本作のストーリーは、他のFPS作品と比較しても非常に重厚です。Sergeant Johnson、Arbiter、そしてCortanaといったキャラクターたちが深く掘り下げられ、エンディングには確かな重みがあります。特に難易度Legendaryでクリアした際に見られるポストクレジットシーンは、Halo 4への期待を大きく高めてくれます。2007年に発売されたゲームでありながら、そのシナリオの完成度は今なお色褪せません。

ゲームプレイとメカニクス
Halo 3の戦闘システムは、Bungieが「ゴールデントライアングル」と呼んだ、武器・グレネード・近接攻撃の3要素で構成されています。あらゆる戦闘が、敵の種類や距離に応じてこれらを切り替える戦術を中心に設計されており、その絶妙なバランスはPC版でも一切損なわれていません。

戦闘を定義する重要なメカニクス:
- 装備品(デプロイ可能シールド、バブルシールド、フレアなど)の追加により、過去作にはなかった戦術性が向上
- Spartan Laserのようなサポート武器は、移動速度を犠牲にする代わりに圧倒的な火力を誇る
- 二丁拳銃(デュアルウェポン)が可能だが、その代わりグレネードや近接攻撃が制限される
- サブ武器がプレイヤーモデルにホルスター表示されるようになり、シリーズ初の試みとなった
- 車両戦では、AI操作ユニットに加え、新たな搭乗可能車両が登場
装備品システムは、Halo 2から最も進化したメカニクスです。特にバブルシールドは、難易度Legendaryでの立ち回りを劇的に変えます。タイミングを見極めることで、無謀な突撃も攻略可能な戦術へと変貌させることができるのです。
PC版の追加要素
一言で言えば、当時のハードウェアでは不可能だった解像度、フレームレート、そして操作設定の自由度です。PC版Halo 3は最大4K UHDに対応し、適切なハードウェア環境であれば60 FPS以上で動作します。さらにウルトラワイドモニターへの対応や、FOVのカスタマイズも可能です。マウスとキーボードの操作は自由にキー配置を変更でき、Master Chief Collection全体のプログレッションシステムとも統合されています。

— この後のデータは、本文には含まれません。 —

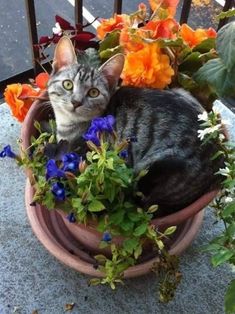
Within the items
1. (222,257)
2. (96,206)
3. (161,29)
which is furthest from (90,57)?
(222,257)

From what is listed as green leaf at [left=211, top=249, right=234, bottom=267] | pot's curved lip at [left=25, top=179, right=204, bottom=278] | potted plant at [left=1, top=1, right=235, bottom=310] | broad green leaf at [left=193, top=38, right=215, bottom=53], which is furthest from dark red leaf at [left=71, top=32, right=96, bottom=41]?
green leaf at [left=211, top=249, right=234, bottom=267]

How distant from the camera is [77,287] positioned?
112 centimetres

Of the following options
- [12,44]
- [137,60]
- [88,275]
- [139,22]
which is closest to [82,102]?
[137,60]

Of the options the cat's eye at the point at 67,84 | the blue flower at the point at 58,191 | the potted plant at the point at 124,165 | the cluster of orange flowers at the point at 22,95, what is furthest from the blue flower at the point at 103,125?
the cluster of orange flowers at the point at 22,95

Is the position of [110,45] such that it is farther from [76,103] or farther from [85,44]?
[76,103]

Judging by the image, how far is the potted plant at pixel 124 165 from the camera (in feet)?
3.00

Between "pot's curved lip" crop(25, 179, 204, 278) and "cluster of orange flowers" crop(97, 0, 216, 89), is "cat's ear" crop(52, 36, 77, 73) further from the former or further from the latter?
"pot's curved lip" crop(25, 179, 204, 278)

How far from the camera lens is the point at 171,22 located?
1.14 meters

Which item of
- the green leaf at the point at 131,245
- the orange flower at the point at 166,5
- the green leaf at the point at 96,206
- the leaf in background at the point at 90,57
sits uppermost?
the orange flower at the point at 166,5

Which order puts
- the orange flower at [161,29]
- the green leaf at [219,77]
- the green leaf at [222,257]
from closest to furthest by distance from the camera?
the green leaf at [222,257], the green leaf at [219,77], the orange flower at [161,29]

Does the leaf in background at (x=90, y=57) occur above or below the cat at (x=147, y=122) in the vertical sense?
above

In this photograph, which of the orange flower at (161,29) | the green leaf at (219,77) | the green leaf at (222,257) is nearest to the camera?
the green leaf at (222,257)

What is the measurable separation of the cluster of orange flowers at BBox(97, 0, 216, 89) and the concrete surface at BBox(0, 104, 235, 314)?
1.25ft

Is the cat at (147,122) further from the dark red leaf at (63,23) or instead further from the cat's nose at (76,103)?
the dark red leaf at (63,23)
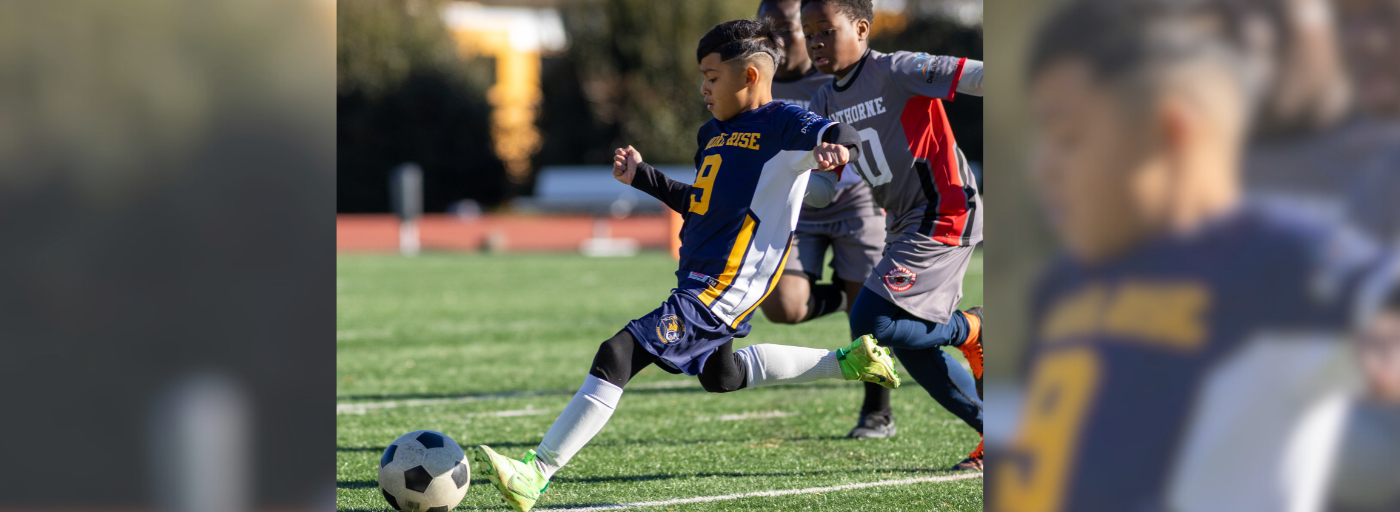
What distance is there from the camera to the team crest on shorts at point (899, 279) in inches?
176

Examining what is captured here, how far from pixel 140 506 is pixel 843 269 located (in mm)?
4054

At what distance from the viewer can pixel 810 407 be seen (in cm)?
633

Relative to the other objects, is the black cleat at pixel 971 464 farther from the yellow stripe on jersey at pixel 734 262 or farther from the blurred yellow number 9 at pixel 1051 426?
the blurred yellow number 9 at pixel 1051 426

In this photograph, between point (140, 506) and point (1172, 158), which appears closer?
point (1172, 158)

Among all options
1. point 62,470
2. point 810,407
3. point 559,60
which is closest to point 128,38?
point 62,470

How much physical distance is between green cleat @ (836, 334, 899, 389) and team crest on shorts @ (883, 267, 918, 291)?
269 mm

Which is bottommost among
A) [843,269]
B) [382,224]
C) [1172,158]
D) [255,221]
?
[382,224]

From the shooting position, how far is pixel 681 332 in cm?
370

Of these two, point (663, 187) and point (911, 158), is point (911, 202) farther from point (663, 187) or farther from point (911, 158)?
point (663, 187)

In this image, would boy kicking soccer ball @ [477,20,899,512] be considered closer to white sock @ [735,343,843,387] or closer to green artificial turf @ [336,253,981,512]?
white sock @ [735,343,843,387]

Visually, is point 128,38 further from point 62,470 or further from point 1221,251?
point 1221,251

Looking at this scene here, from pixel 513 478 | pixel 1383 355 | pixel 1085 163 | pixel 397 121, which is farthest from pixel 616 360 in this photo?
pixel 397 121

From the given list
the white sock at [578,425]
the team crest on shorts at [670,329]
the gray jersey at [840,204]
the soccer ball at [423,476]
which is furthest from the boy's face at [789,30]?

Xbox 360版をやり込んだプレイヤーにとって、高解像度による視覚的な鮮明さは一目瞭然です。特に屋外の環境や、複数の車両が入り乱れる大規模な戦闘シーンではその違いを強く実感できるでしょう。
マルチプレイヤーとForge
Halo 3には、The Pit、Valhalla、Sandtrapといった名作を含む24種類のマルチプレイヤーマップが収録されています。これらはMaster Chief Collectionのクロスゲーム・プログレッションシステムに組み込まれているため、本作で遊んだ時間はHalo 2やReachなど、コレクション内の他のタイトルとも共通してカウントされます。
Forgeモードでは、マップ上にオブジェクトや車両、スポーンポイントを配置して既存のマップをカスタマイズすることが可能です。コミュニティでは長年、これを利用して独自のカスタムゲームタイプが作成されてきました。また、Theaterモードではマッチやキャンペーンのプレイを記録し、再生やクリップの共有が可能です。どちらのモードも、オリジナルの機能をそのままPC版で楽しむことができます。